Until this spring. Anthony Pancotti of Kusamono Gardens – an online store specializing in the terrestrial orchids with which I had become fond – came up with the idea to test different growing media to see which work best. The idea sounded great to me. Before long, I received enough bulbs to test some fairly different options.
The orchid in question has two common names and two botanical names. Known, alternatively, as Habaneria radiata or Pecteilis radiata, the orchid is more frequently known as a crane orchid or white egret orchid.
I planted the bulbs a month ago – as of this week all have sprouted. Here’s a rundown of the planting media used:
- Akadama (12 bulbs)
- Mixed-sized pumice (12 bulbs)
- Boon mix: lava, pumice and akadama (12 bulbs)
- Kanuma (12 bulbs)
- Potting soil (12 bulbs)
- Medium-sized pumice mixed with New Zealand sphagnum moss (12 bulbs)
- Decomposed granite (12 bulbs)
- Orchiata (12 bulbs)
- Perlite mixed with New Zealand sphagnum moss (4 bulbs)
The above planting media represent soils Anthony and I have successfully used in the past along with some commonly available soils and soils suggested by orchid growers. I’ll be measuring the results throughout the year with the aim of identifying recommended media for the variety.
Here’s a brief look at the progress to date.
Planting orchids in akadama – four bulbs per 4″ plastic container
Bonsai soil, pumice, akadama and kanuma
Potting soil, pumice with moss, decomposed granite and kanuma
The above shots were taken the day the bulbs were planted. Here’s how they look this week.
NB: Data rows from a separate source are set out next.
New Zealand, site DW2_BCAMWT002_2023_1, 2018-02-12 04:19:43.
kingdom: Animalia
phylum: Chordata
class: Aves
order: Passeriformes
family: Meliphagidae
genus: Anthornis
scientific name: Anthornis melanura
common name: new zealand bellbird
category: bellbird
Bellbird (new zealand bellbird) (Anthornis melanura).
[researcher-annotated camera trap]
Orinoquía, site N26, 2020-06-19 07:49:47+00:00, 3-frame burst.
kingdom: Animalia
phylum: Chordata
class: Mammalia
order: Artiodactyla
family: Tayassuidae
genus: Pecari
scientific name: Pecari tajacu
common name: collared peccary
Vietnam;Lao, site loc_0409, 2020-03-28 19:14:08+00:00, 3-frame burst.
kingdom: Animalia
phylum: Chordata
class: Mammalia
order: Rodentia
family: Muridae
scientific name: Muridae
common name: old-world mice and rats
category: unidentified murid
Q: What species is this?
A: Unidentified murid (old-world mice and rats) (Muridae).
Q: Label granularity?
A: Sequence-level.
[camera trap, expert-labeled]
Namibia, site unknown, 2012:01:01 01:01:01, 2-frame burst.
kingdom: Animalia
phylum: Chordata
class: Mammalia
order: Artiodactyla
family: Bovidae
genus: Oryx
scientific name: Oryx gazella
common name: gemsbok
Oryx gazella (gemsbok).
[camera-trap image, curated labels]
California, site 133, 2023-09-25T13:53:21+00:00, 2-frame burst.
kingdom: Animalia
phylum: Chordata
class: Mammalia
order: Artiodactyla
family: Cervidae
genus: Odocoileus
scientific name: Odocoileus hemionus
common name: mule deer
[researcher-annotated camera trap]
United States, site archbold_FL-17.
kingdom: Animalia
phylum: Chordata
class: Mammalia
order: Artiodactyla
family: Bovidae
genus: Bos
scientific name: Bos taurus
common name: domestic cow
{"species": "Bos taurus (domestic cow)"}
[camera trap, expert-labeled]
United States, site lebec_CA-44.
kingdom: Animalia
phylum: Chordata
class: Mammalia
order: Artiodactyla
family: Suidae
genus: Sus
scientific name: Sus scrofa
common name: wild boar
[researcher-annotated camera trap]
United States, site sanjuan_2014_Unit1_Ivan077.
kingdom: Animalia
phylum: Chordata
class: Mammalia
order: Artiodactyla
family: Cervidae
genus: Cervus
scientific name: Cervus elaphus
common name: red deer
Green shoots have poked up into the light in the last week and a half. All of the shoots are the same size and color at this point, but I have noticed a pretty big difference between media. Some mixes stay very wet – particularly the potting soil – and some are very dry – notably the decomposed granite. I don’t know that the difference in moisture will have an effect on how the orchids grow, but that’s the fun of the test – not knowing what will happen ahead of time.